No such luck. Several times during both the House and Senate hearings, Code Pink protestors interrupted the testimony. They stood, shouting and waving banners, until police escorted them out. Here’s how a New York Times editorial describes the interruption in the House: “When protesters interrupted the hearing, Rep. Skelton ordered them removed from the room, which is understandable. But then he said that they would be prosecuted. That seemed like an unnecessarily authoritarian response to people who just wanted to be heard.”
That, of course, completely distorts what these “protestors” want to do. They don’t want to be heard; they want to prevent others from being heard.
Gen. Petraeus and Ambassador Crocker came to Washington lawmakers to give their views, and they did so. The Code Pink activists in the room didn’t want to hear from them, and more than that, they wanted to prevent others from hearing from them. So they disrupted the hearings until they were removed from the room.
To put it in terms the Times editors can understand, if the protestors had wanted to “be heard” they had many outlets. They could have written an op-ed and submitted it to the newspaper, for example. Instead, they tried, in effect, to stand in front of the newspaper box and prevent other people from buying the paper.
To further illustrate the difference, if you disagree with what I’m saying here (it’s been known to happen), Townhall invites you to go to comments box and pound out a response which will remain tacked to the column, well, forever. But Townhall will not allow you (I hope) to hack into my column and erase entire paragraphs. That’s because this site respects the difference between a free exchange of opinion and an attempt to prevent other voices from being heard.

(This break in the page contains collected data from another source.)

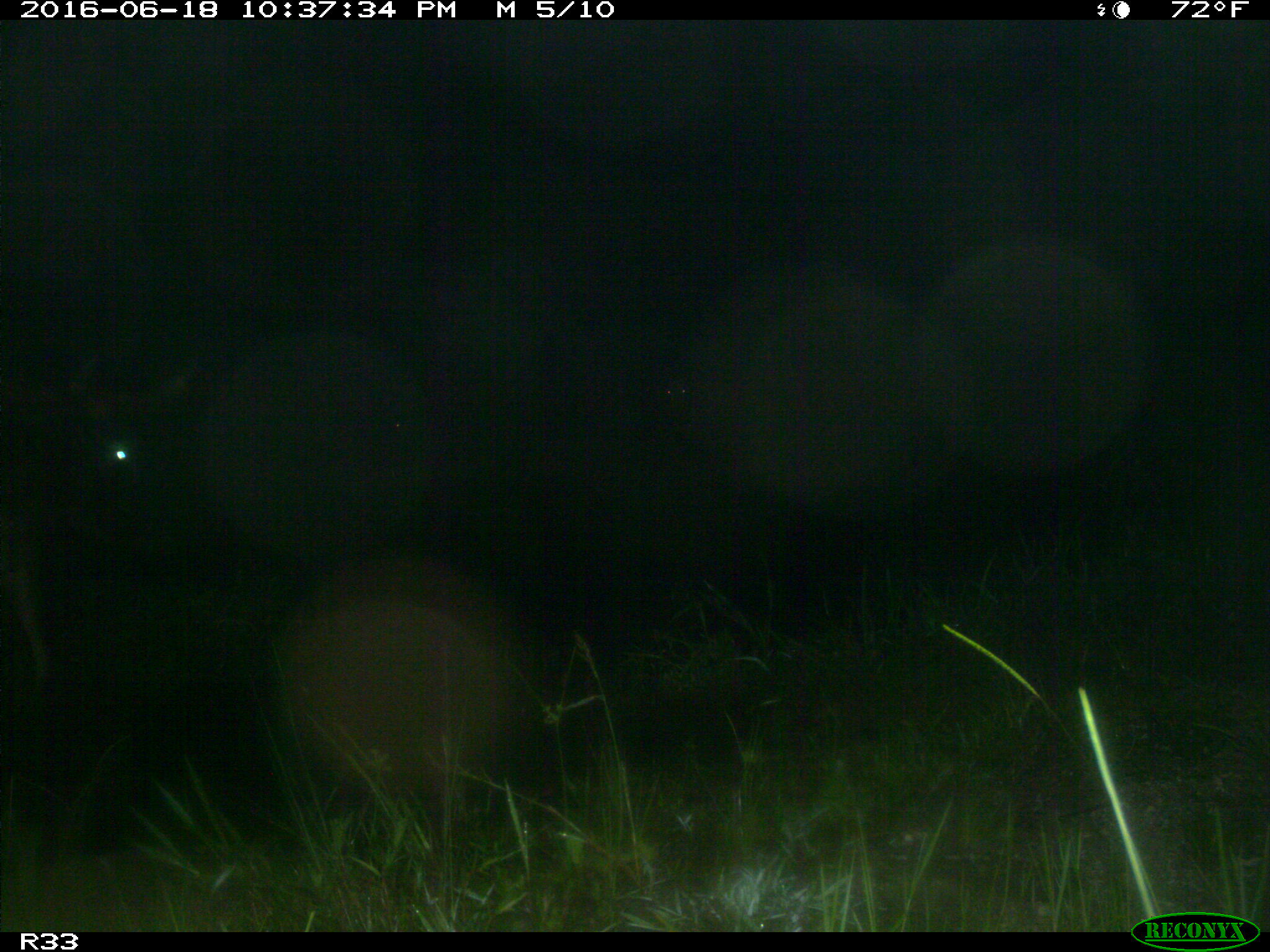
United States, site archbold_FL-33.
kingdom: Animalia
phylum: Chordata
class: Mammalia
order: Artiodactyla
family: Bovidae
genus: Bos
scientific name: Bos taurus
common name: domestic cow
Bos taurus (domestic cow).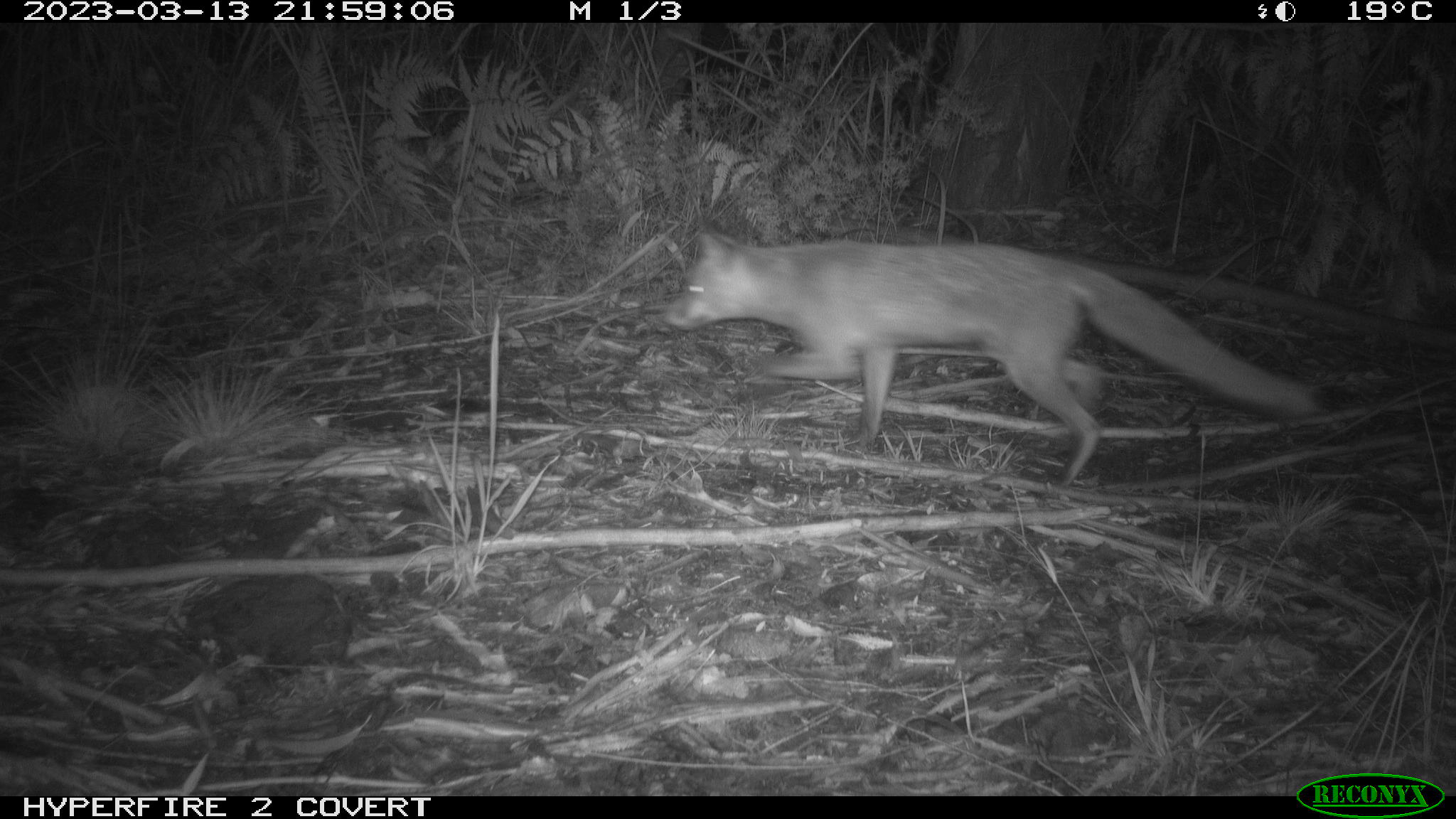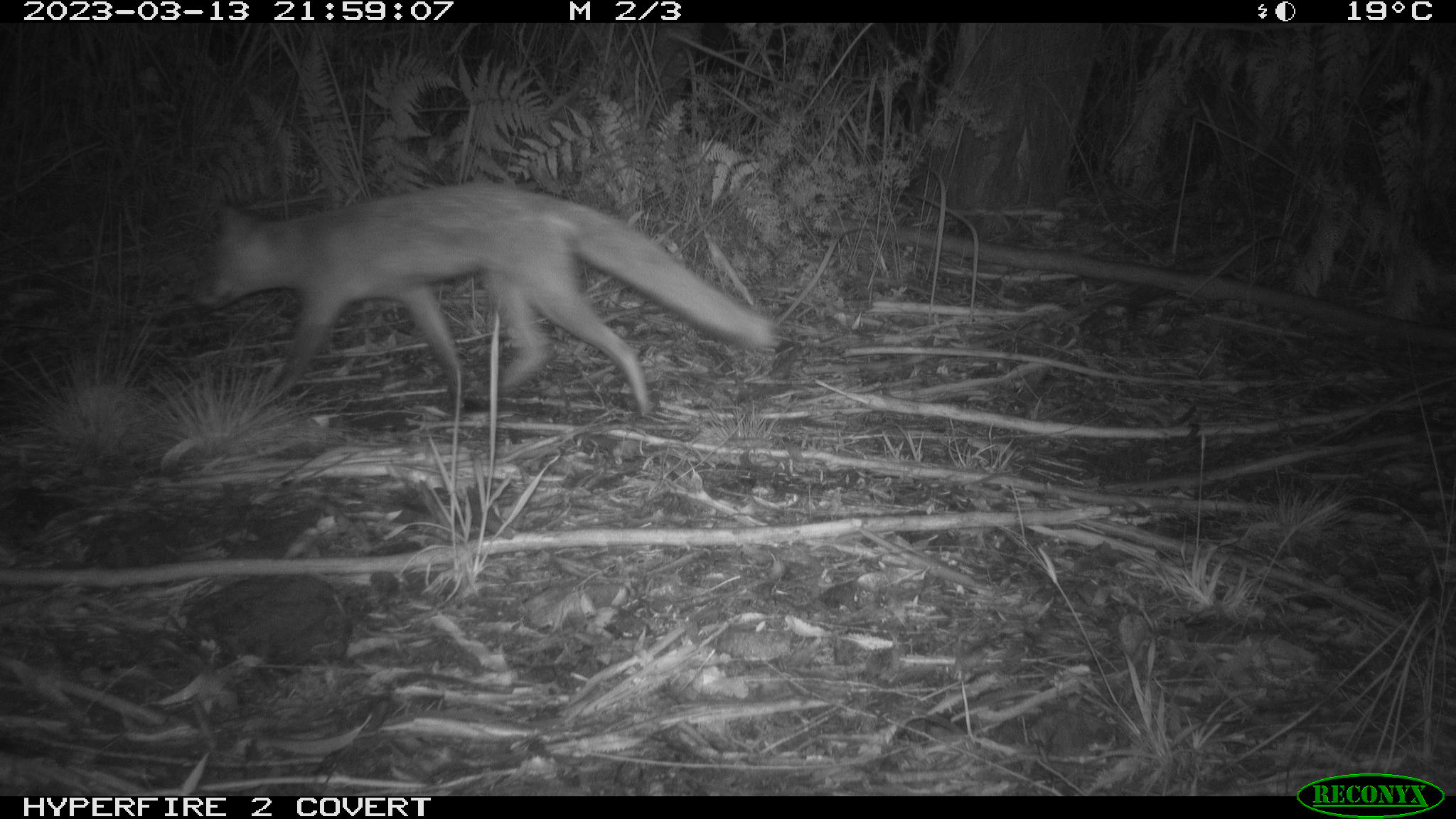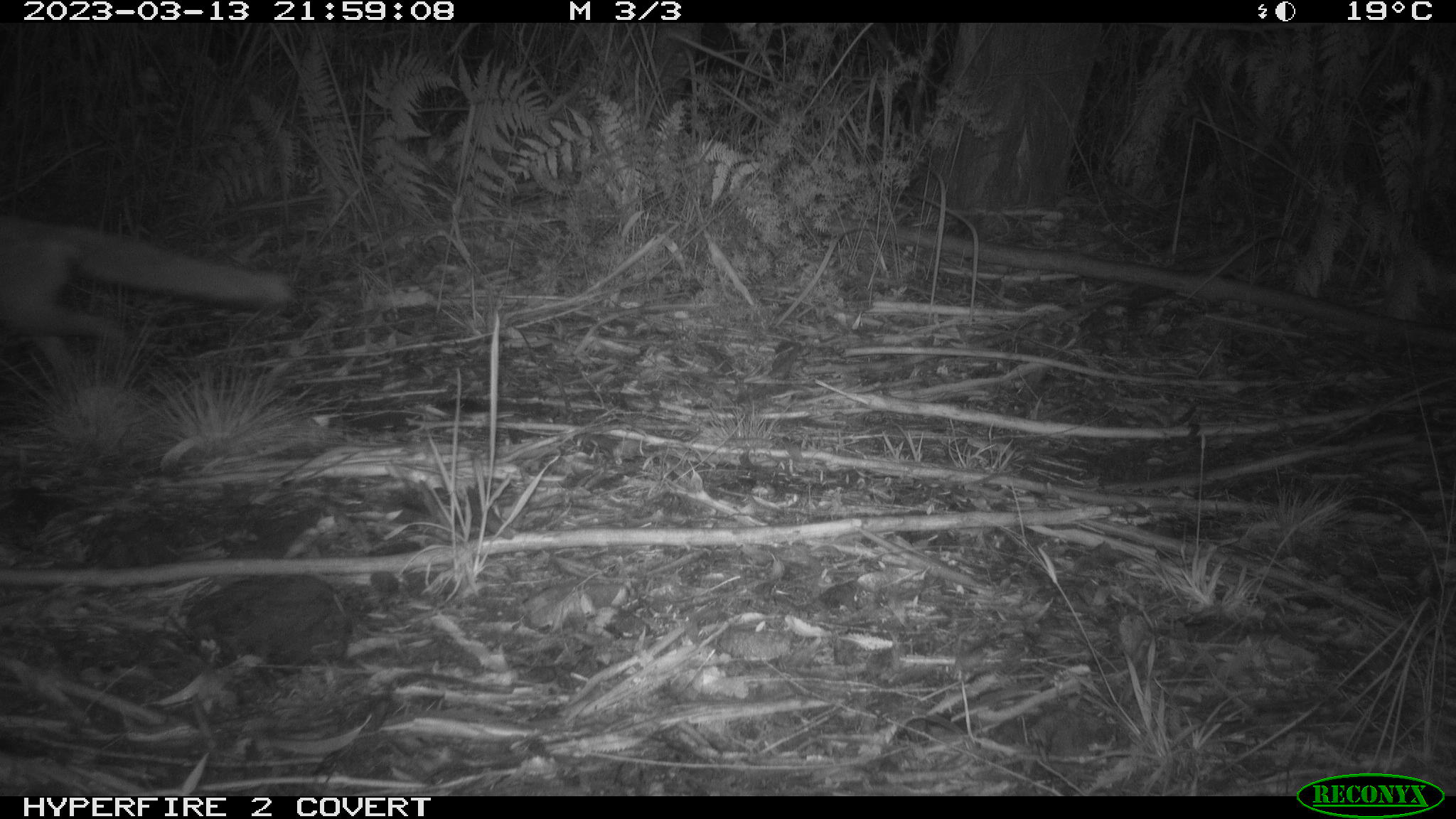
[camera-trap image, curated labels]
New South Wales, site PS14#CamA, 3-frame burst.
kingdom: Animalia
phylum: Chordata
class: Mammalia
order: Carnivora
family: Canidae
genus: Vulpes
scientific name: Vulpes vulpes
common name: red fox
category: fox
Fox (red fox) (Vulpes vulpes).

It’s wonderful to live in a free society. But as long as the Code Pink protesters want to shout everyone else down they aren’t encouraging free speech, they’re infringing upon it.
The organization’s message clearly isn’t strong enough to win many converts in an open debate. Too bad for them, but that’s their problem. If their arguments are that weak, maybe they ought to rethink them. Instead, they run around town disrupting others and generally behaving like a group of unsupervised kindergartners. No wonder they’re pitied, not powerful.